# PROBLEM TO WORK ON
From the first line to the last, write out the records exactly, leaving out images.

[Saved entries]
- Opening Delimiter -

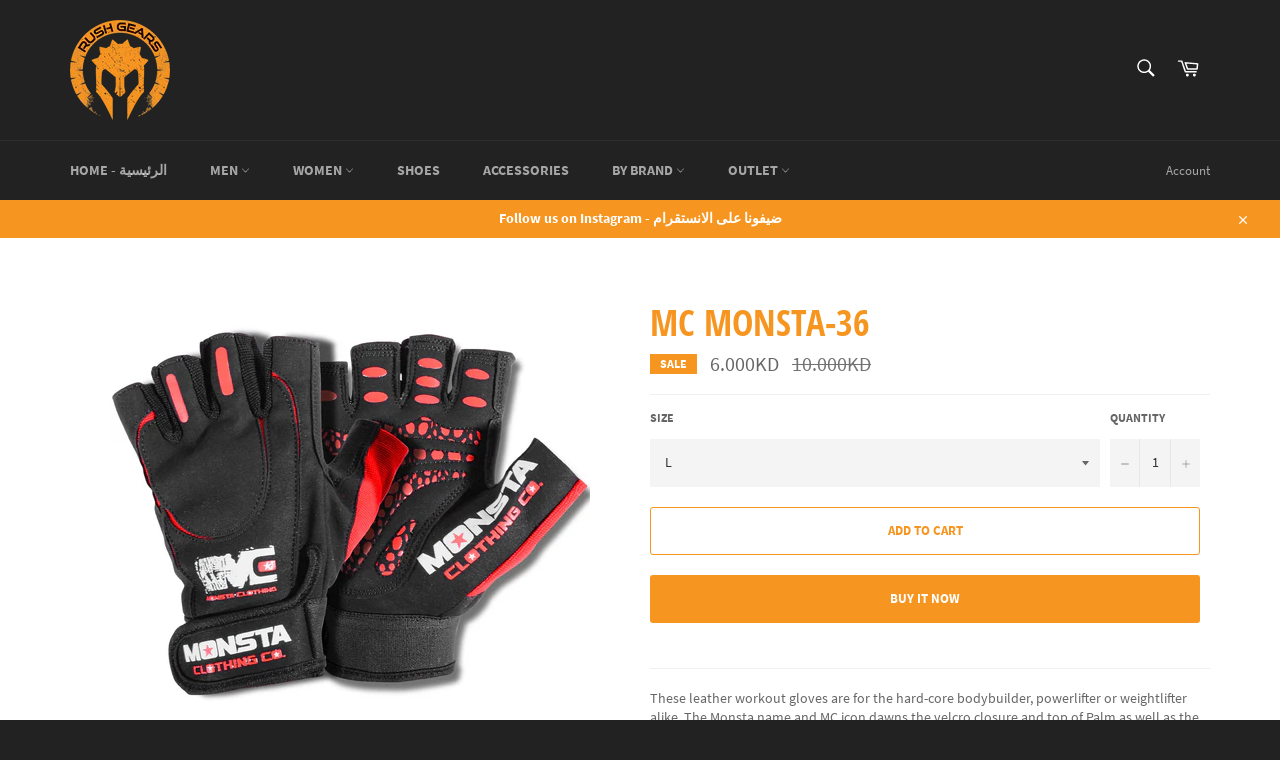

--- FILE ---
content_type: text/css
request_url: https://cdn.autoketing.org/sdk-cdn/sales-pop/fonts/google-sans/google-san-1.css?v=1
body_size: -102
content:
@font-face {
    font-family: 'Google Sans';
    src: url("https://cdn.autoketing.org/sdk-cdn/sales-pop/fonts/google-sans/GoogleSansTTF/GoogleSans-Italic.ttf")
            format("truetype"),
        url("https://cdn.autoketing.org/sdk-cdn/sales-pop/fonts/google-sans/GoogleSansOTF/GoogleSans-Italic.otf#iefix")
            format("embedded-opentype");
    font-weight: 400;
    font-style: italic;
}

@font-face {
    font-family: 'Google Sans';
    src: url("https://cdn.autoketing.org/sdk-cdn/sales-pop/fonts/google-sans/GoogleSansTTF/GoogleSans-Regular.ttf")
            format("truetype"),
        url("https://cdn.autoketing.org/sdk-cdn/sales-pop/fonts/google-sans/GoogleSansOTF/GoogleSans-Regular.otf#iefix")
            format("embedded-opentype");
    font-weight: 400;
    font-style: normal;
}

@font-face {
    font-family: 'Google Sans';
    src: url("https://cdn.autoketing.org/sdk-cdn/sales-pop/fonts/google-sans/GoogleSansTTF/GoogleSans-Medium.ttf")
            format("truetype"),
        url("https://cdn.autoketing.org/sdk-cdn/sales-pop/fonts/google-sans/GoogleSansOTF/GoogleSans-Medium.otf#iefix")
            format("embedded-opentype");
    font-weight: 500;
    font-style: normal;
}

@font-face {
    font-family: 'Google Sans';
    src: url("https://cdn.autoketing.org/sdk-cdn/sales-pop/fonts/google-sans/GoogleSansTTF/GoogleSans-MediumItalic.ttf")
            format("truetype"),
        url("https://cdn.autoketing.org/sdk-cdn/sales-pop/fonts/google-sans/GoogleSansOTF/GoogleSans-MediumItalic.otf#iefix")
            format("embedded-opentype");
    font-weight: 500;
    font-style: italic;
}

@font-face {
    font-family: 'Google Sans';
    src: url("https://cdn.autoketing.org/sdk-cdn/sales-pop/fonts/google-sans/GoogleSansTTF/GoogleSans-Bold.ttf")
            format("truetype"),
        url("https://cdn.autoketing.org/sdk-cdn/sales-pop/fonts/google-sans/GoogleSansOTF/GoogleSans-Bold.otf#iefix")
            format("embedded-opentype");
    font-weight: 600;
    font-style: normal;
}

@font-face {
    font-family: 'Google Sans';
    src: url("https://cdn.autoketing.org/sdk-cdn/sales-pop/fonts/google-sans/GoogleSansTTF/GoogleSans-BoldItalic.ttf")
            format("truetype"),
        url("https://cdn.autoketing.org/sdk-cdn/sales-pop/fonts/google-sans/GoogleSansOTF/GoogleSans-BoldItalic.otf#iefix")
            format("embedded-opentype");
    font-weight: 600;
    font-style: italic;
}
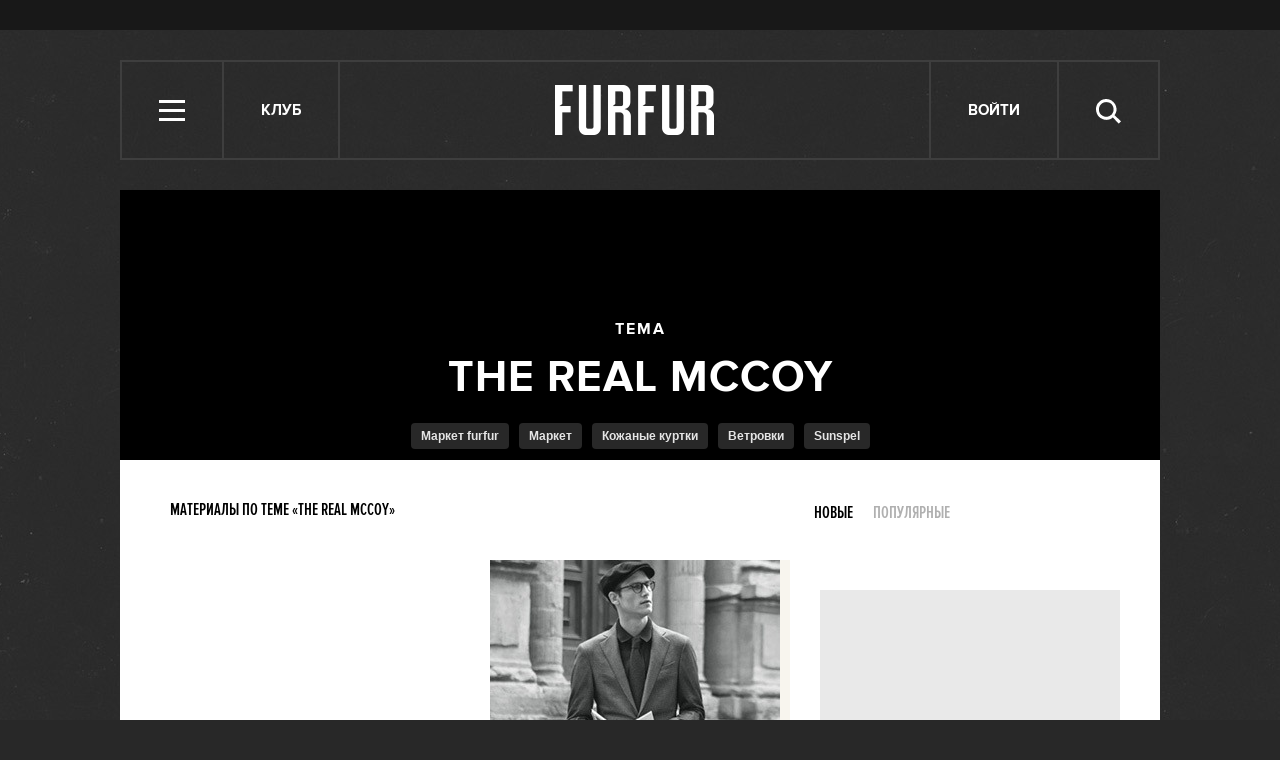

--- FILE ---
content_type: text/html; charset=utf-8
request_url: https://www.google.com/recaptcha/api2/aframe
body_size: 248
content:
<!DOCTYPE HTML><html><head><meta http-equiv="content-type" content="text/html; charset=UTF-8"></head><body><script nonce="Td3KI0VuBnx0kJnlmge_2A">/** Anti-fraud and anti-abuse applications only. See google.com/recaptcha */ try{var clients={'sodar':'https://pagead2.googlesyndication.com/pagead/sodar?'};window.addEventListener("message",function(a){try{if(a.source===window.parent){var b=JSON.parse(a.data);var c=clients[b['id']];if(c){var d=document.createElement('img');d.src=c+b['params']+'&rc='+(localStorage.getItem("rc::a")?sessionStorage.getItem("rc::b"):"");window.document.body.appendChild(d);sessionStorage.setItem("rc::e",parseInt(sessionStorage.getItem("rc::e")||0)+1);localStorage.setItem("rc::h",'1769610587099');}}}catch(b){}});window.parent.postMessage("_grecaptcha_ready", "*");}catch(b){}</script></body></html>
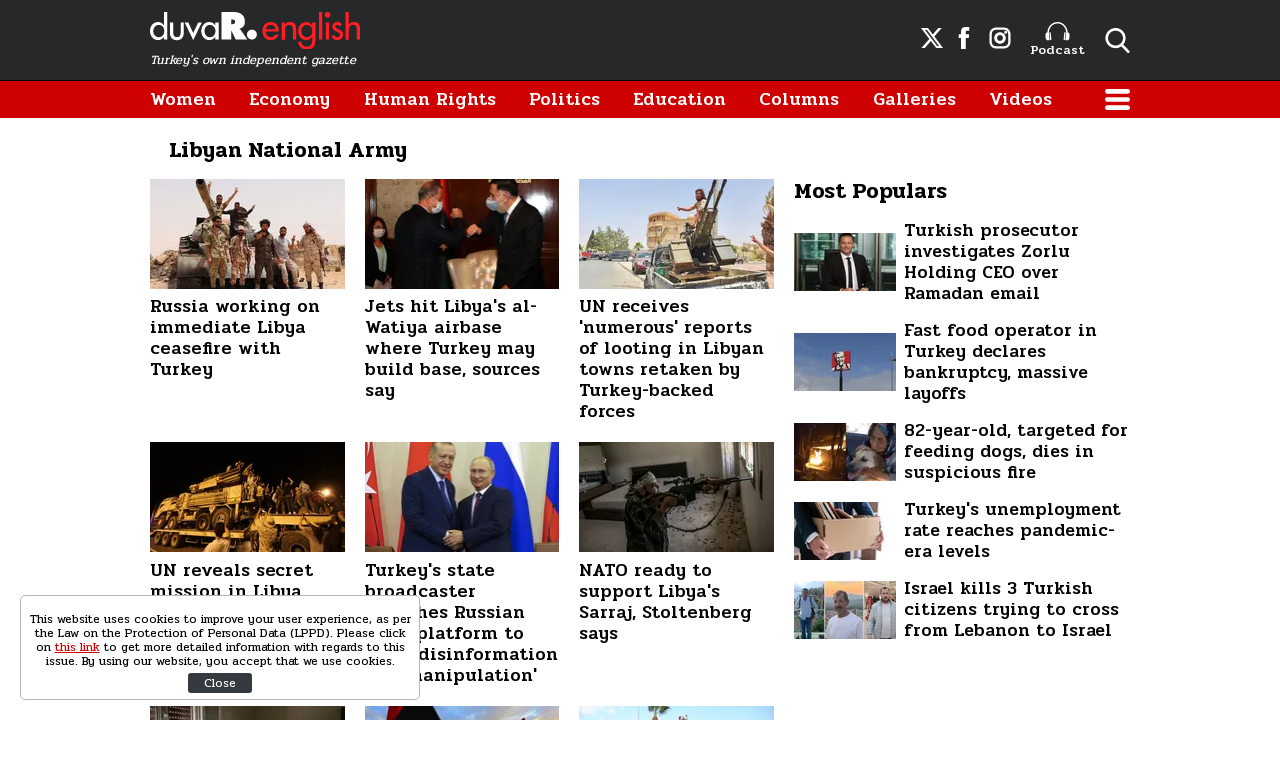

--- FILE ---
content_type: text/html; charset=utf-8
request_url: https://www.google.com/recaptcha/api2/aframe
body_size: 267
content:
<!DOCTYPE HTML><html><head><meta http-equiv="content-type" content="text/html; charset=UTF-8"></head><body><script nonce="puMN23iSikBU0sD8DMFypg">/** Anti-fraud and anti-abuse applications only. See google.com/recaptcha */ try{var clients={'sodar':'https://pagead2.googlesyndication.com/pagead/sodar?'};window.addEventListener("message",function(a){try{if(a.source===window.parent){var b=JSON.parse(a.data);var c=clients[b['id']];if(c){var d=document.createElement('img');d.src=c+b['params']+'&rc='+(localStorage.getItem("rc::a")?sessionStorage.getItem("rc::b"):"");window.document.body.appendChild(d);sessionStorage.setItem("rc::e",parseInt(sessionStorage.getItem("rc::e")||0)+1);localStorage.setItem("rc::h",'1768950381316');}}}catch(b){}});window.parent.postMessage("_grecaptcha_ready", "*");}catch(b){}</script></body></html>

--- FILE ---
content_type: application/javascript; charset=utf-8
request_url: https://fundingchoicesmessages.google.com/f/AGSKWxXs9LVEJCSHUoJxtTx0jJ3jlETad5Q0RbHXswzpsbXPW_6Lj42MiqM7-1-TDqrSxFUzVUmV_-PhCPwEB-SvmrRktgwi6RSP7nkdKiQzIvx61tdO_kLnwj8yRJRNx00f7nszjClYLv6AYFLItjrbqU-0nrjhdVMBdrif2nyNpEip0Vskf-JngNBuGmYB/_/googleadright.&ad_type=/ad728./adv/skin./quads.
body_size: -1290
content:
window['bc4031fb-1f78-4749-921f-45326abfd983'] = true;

- Closing Delimiter -

# SOLUTION
--- FILE ---
content_type: text/css
request_url: https://cdn.autoketing.org/sdk-cdn/sales-pop/fonts/google-sans/google-san-1.css?v=1
body_size: -102
content:
@font-face {
    font-family: 'Google Sans';
    src: url("https://cdn.autoketing.org/sdk-cdn/sales-pop/fonts/google-sans/GoogleSansTTF/GoogleSans-Italic.ttf")
            format("truetype"),
        url("https://cdn.autoketing.org/sdk-cdn/sales-pop/fonts/google-sans/GoogleSansOTF/GoogleSans-Italic.otf#iefix")
            format("embedded-opentype");
    font-weight: 400;
    font-style: italic;
}

@font-face {
    font-family: 'Google Sans';
    src: url("https://cdn.autoketing.org/sdk-cdn/sales-pop/fonts/google-sans/GoogleSansTTF/GoogleSans-Regular.ttf")
            format("truetype"),
        url("https://cdn.autoketing.org/sdk-cdn/sales-pop/fonts/google-sans/GoogleSansOTF/GoogleSans-Regular.otf#iefix")
            format("embedded-opentype");
    font-weight: 400;
    font-style: normal;
}

@font-face {
    font-family: 'Google Sans';
    src: url("https://cdn.autoketing.org/sdk-cdn/sales-pop/fonts/google-sans/GoogleSansTTF/GoogleSans-Medium.ttf")
            format("truetype"),
        url("https://cdn.autoketing.org/sdk-cdn/sales-pop/fonts/google-sans/GoogleSansOTF/GoogleSans-Medium.otf#iefix")
            format("embedded-opentype");
    font-weight: 500;
    font-style: normal;
}

@font-face {
    font-family: 'Google Sans';
    src: url("https://cdn.autoketing.org/sdk-cdn/sales-pop/fonts/google-sans/GoogleSansTTF/GoogleSans-MediumItalic.ttf")
            format("truetype"),
        url("https://cdn.autoketing.org/sdk-cdn/sales-pop/fonts/google-sans/GoogleSansOTF/GoogleSans-MediumItalic.otf#iefix")
            format("embedded-opentype");
    font-weight: 500;
    font-style: italic;
}

@font-face {
    font-family: 'Google Sans';
    src: url("https://cdn.autoketing.org/sdk-cdn/sales-pop/fonts/google-sans/GoogleSansTTF/GoogleSans-Bold.ttf")
            format("truetype"),
        url("https://cdn.autoketing.org/sdk-cdn/sales-pop/fonts/google-sans/GoogleSansOTF/GoogleSans-Bold.otf#iefix")
            format("embedded-opentype");
    font-weight: 600;
    font-style: normal;
}

@font-face {
    font-family: 'Google Sans';
    src: url("https://cdn.autoketing.org/sdk-cdn/sales-pop/fonts/google-sans/GoogleSansTTF/GoogleSans-BoldItalic.ttf")
            format("truetype"),
        url("https://cdn.autoketing.org/sdk-cdn/sales-pop/fonts/google-sans/GoogleSansOTF/GoogleSans-BoldItalic.otf#iefix")
            format("embedded-opentype");
    font-weight: 600;
    font-style: italic;
}

--- FILE ---
content_type: text/html; charset=utf-8
request_url: https://www.google.com/recaptcha/api2/aframe
body_size: 248
content:
<!DOCTYPE HTML><html><head><meta http-equiv="content-type" content="text/html; charset=UTF-8"></head><body><script nonce="Td3KI0VuBnx0kJnlmge_2A">/** Anti-fraud and anti-abuse applications only. See google.com/recaptcha */ try{var clients={'sodar':'https://pagead2.googlesyndication.com/pagead/sodar?'};window.addEventListener("message",function(a){try{if(a.source===window.parent){var b=JSON.parse(a.data);var c=clients[b['id']];if(c){var d=document.createElement('img');d.src=c+b['params']+'&rc='+(localStorage.getItem("rc::a")?sessionStorage.getItem("rc::b"):"");window.document.body.appendChild(d);sessionStorage.setItem("rc::e",parseInt(sessionStorage.getItem("rc::e")||0)+1);localStorage.setItem("rc::h",'1769610587099');}}}catch(b){}});window.parent.postMessage("_grecaptcha_ready", "*");}catch(b){}</script></body></html>

--- FILE ---
content_type: text/html; charset=utf-8
request_url: https://www.google.com/recaptcha/api2/aframe
body_size: 267
content:
<!DOCTYPE HTML><html><head><meta http-equiv="content-type" content="text/html; charset=UTF-8"></head><body><script nonce="puMN23iSikBU0sD8DMFypg">/** Anti-fraud and anti-abuse applications only. See google.com/recaptcha */ try{var clients={'sodar':'https://pagead2.googlesyndication.com/pagead/sodar?'};window.addEventListener("message",function(a){try{if(a.source===window.parent){var b=JSON.parse(a.data);var c=clients[b['id']];if(c){var d=document.createElement('img');d.src=c+b['params']+'&rc='+(localStorage.getItem("rc::a")?sessionStorage.getItem("rc::b"):"");window.document.body.appendChild(d);sessionStorage.setItem("rc::e",parseInt(sessionStorage.getItem("rc::e")||0)+1);localStorage.setItem("rc::h",'1768950381316');}}}catch(b){}});window.parent.postMessage("_grecaptcha_ready", "*");}catch(b){}</script></body></html>

--- FILE ---
content_type: application/javascript; charset=utf-8
request_url: https://fundingchoicesmessages.google.com/f/AGSKWxXs9LVEJCSHUoJxtTx0jJ3jlETad5Q0RbHXswzpsbXPW_6Lj42MiqM7-1-TDqrSxFUzVUmV_-PhCPwEB-SvmrRktgwi6RSP7nkdKiQzIvx61tdO_kLnwj8yRJRNx00f7nszjClYLv6AYFLItjrbqU-0nrjhdVMBdrif2nyNpEip0Vskf-JngNBuGmYB/_/googleadright.&ad_type=/ad728./adv/skin./quads.
body_size: -1290
content:
window['bc4031fb-1f78-4749-921f-45326abfd983'] = true;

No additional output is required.